The Nirvik Bureau, Bhubaneswar, 20 June 2026
How a titan of freedom graduated to scrapped station-wagon companion and municipal décor
They told us progress required relocation. Progress, in this case, meant moving Netaji from the center of civic memory to a corner where he could appreciate modernity: the Bhubaneswar–Puri highway, next to a scrapped station wagon and the municipal corporation’s finest refuse. It is heartening to see our public institutions cooperating across departments – Heritage, Highway, Sanitation and Forgetfulness – to create a unified installation embracing indifference.
Once a proud equestrian, Netaji now practices the avant-garde art of partial collapse. The sculptor’s original attention to heroic posture is gone; now the statue offers a study in asymmetry. A broken neck lends a contemporary slant, broken hands provide thrilling negative space, and the bewildered expression reads like a state portrait of civic administration: stunned, but dignified.

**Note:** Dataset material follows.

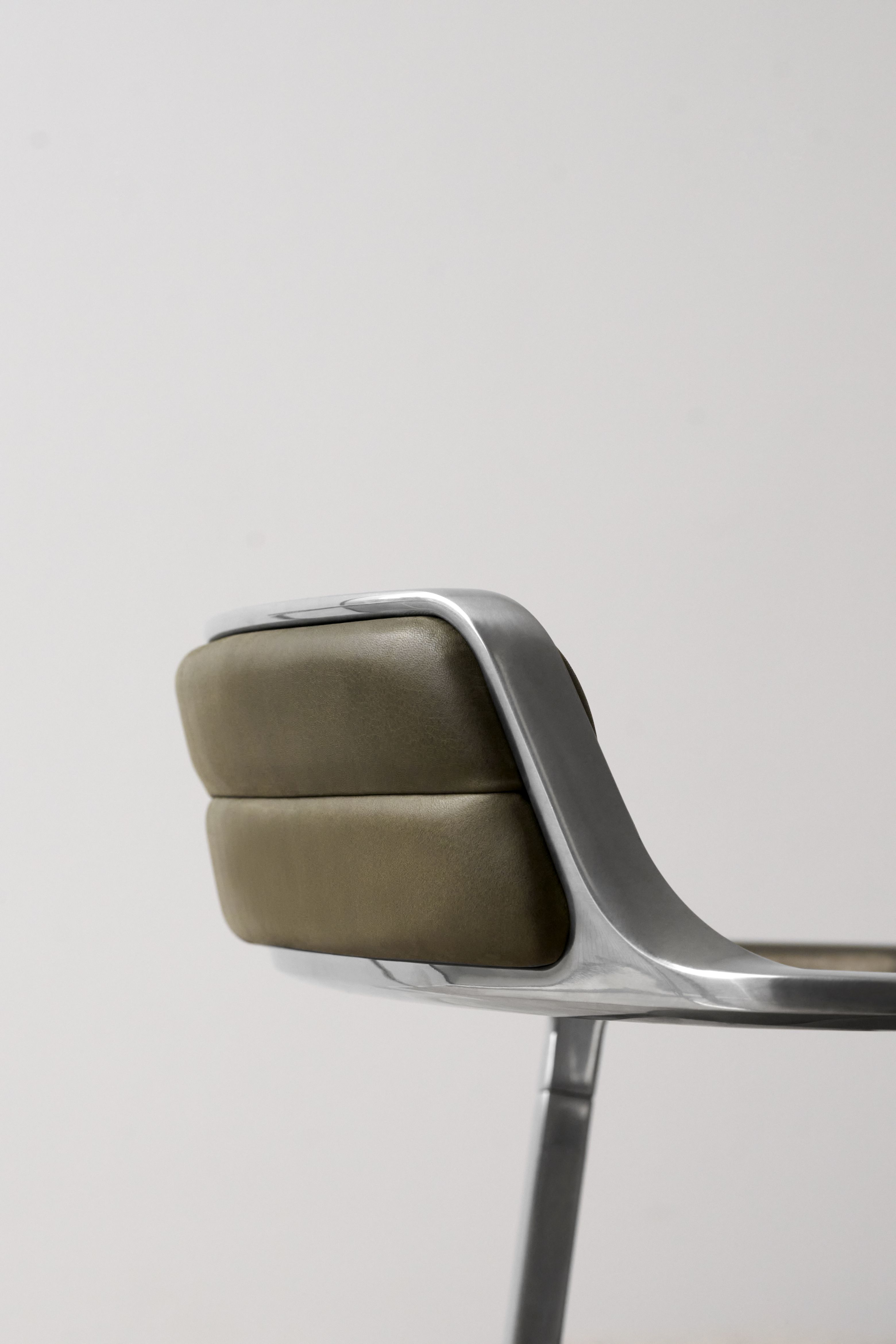 VIPP452 Swivel Stuhl mit Gleitern grünes Leder Vipp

The garbage, empty bottles and detritus form an organic altar to our times: a living commentary curated by passersby who are mostly too busy to intervene.
The new High Court building, inaugurated with pomp in December 2024 by dignitaries who understand symbolism deeply – the President, the Governor, the Chief Justice – sits gleaming at one end of the precinct. Opposite it, Netaji rehearses his new role as a lesson: monuments must earn their visibility. Apparently the price of survival in a democracy is relevance; statues that demand inconvenient upkeep will be downgraded to nostalgic scenery until public memory scrolls past them like a lagging feed.
Lawyers raised the issue, often. They raised it in courtrooms and corridors, between adjournments and chai. A pre-inspection for the Law Minister included the statue on the tour: a stirring moment of civic inspection where a minister was shown rubble and promised attention, which then promptly went on approved leave. The International Human Rights Commission filed complaints – because if eyes can watch the neglect without blinking, surely rights bodies should at least file a form. News channels sprinted there, microphones extended like accusatory fingers; the cameras even caught the statue’s best angle. The footage, though righteous, made roughly the same impact as air-conditioning in a morgue.
Veterans draped Netaji in cloth, because when institutions fail, citizens improvise ceremonies. Their ultimatum was crisply worded and historically consistent: demand, wait, repeat. The veterans’ cloth was not merely protection from dust; it was a scarf of shame thrown back at politicians who prefer anniversaries to action. Politicians, meanwhile, maintain a long-standing commitment to ritual. They celebrate Netaji’s birthday with the same zeal with which they celebrate amnesia: speeches, photo-ops, and ceremonial wreath-laying performed at a safe emotional distance from the actual object of reverence.

A small, admirable irony persists: the British, despite their best efforts, could not silence the titan of Indian independence. Our present custodians, with equal determination and better paperwork, have instead made him invisible by neglect – a surgical erasure performed by bureaucracy. It is less dramatic than a public trial, but no less effective.
So here stands our hero: half-sculpted, wholly ignored, a roadside essay in national priorities. Next time a minister passes by, perhaps they will notice the broken neck and remember to issue a press release promising action within 100 days. Or they will appoint a committee to study committees. Until then, Netaji will continue his new civic duty: teaching the nation, daily and without flourish, the eloquent politics of abandonment.